> **Aim of the task**:
Extract all of the entries and give them again, word for word.

> **Stored data**:
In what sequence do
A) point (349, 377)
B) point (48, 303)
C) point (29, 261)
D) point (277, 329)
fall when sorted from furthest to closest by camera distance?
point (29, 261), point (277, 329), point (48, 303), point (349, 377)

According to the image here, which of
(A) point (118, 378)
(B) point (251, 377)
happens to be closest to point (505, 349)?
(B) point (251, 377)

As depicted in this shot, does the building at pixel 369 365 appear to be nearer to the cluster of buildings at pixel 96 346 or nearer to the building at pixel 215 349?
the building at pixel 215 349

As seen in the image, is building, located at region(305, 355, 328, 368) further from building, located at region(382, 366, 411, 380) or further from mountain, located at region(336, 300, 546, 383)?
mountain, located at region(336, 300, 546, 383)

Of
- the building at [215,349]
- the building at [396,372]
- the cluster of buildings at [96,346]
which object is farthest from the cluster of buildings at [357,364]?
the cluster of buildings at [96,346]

> **In response**:
In what sequence do
A) point (349, 377)
B) point (48, 303)
C) point (29, 261)
D) point (277, 329)
fall when sorted from furthest to closest by camera distance?
point (29, 261), point (277, 329), point (48, 303), point (349, 377)

According to the image here, which of
(A) point (118, 378)
(B) point (251, 377)
happens to be closest to point (505, 349)?
(B) point (251, 377)

As depicted in this shot, does the building at pixel 369 365 appear to be nearer to the cluster of buildings at pixel 96 346 or nearer to the building at pixel 215 349?
the building at pixel 215 349

As seen in the image, is building, located at region(305, 355, 328, 368) further from building, located at region(382, 366, 411, 380) or further from mountain, located at region(336, 300, 546, 383)?
mountain, located at region(336, 300, 546, 383)

Of
- the building at [215,349]
- the building at [396,372]
- the cluster of buildings at [96,346]
which object is farthest from the cluster of buildings at [357,364]?
the cluster of buildings at [96,346]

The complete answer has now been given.